Couple who each lost leg in Oct. 7 massacre begin long road to recovery
Ben Binyamin and Gali Segal both lost right legs after terrorists threw grenade into shelter they were hiding in; weeks after engagement, couple still aims to walk down aisle
A news report Friday shared the story of engaged couple Ben Binyamin and Gali Segal, who are both recovering after each losing their right leg in the devastating October 7 Hamas attack.
The two, who became engaged a week before, were attending the Supernova music festival near Kibbutz Re’im when Hamas terrorists stormed the Gaza border and began their brutal massacre, Channel 12 news reported.
When the rocket barrages started, the couple fled along with a friend and encountered a police officer who motioned for them to enter a roadside bomb shelter near the Alumim Junction, where other rave attendees had crammed inside.
After a short while, terrorists arrived and began firing at the entrance of the bomb shelter. Binyamin and Segal were toward the back and were not hit. But then the terrorists hurled a grenade inside, at which point they both lost consciousness.
When Segal woke up she realized that her right leg had been blown off and started screaming. Binyamin — in a similar state of shock after suffering from nearly the same injury — kissed her and urged her to save her energy.
“I remember that I really felt my body and I screamed ‘I have no leg, I have no leg!'” Segal recalled.
“It’s not normal that we both lost the same leg. We have more or less the same injury,” Binyamin said.
“And we both returned from there,” Segal added.
A police officer arrived at the scene shortly later and helped secure the area. He flagged down a car evacuating the wounded to take them to Soroka Medical Center in Beersheba.
Binyamin — who is a professional soccer player for the Maccabi Sha’arayim team — was briefly separated from Segal during the evacuation but reunited with her at the hospital later that day.
“The doctors didn’t believe we would survive,” Segal said. “We were there during long nights where we lay in beds next to each other.”

▶ _Instructions for the task_
Continue the news report about the engaged couple who each lost a leg in the October 7 attack, starting after its final line.

[Stored data]
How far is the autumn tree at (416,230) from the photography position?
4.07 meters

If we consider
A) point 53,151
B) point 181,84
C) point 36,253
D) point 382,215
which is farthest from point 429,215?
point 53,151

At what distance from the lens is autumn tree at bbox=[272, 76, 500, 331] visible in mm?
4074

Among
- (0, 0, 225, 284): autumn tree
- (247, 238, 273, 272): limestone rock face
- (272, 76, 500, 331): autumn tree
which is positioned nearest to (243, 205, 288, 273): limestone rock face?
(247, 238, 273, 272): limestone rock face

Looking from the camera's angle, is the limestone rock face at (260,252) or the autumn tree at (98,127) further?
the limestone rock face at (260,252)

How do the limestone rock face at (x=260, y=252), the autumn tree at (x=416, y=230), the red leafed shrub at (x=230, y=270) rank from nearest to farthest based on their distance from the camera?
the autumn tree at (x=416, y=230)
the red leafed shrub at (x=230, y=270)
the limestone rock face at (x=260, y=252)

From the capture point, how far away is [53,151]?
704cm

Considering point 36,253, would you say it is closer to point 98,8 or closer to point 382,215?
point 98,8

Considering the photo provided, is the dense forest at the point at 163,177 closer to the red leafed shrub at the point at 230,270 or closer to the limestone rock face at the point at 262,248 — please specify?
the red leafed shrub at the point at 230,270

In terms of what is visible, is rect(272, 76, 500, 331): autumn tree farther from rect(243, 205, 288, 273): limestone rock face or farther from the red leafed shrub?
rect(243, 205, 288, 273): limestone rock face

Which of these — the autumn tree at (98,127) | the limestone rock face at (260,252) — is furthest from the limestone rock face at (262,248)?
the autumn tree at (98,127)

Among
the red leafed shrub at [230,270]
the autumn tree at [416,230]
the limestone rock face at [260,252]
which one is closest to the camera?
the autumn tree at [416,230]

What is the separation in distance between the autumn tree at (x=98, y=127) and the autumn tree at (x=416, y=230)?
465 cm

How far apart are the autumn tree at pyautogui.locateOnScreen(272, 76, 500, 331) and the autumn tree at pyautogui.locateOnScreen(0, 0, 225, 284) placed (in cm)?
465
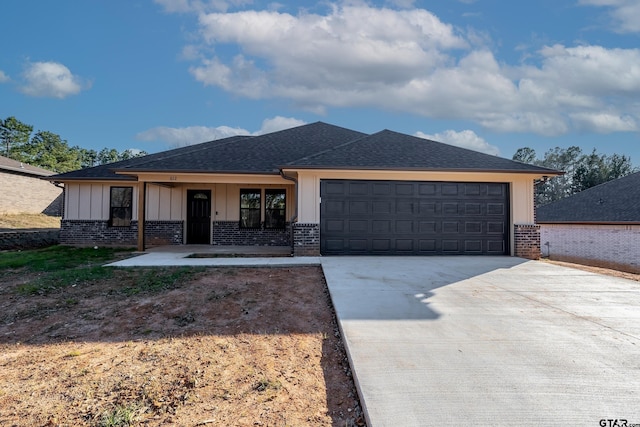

▶ _Answer area_
“I don’t know how I would have survived if she wasn’t with me during every moment of the crisis,” Binyamin said. “We also saw moments of joy and small victories. Out of the darkness of October 7, we found great love and a chilling shared destiny.”
The pair met at a bar six years ago along with friends, after they each went through a breakup. He took her phone number and after a few months they began dating.
The couple remains hospitalized while undergoing rehabilitation at Sheba Medical Center, as they embark on their long road to recovery together.
Binyamin has so far undergone three operations, while Segal has had seven, as her hand was also injured by shrapnel and her wounds were infected, according to the report.
Segal said that she is already imagining being able to walk down the aisle together: “We want to go to the wedding with prosthesis, walking.”
“She already knows what prosthesis she wants and everything,” Binyamin said.
“With white glitter, of course,” Segal said.
“This feeling that I have now, it’s the bright spot that I have,” she continued. “That I see something that I want to celebrate. This is our little story.”
War erupted after Hamas’s shock October 7 invasion of southern Israeli communities under cover of thousands of rockets, when thousands of terrorists killed about 1,200 people, mostly families at home and people at the Supernova festival.
The death toll at the massacre at the Supernova festival was recetnly updated to over 360, from about 260, according to a Channel 12 report Friday. The toll would make up nearly one-third of all those killed during the onslaught.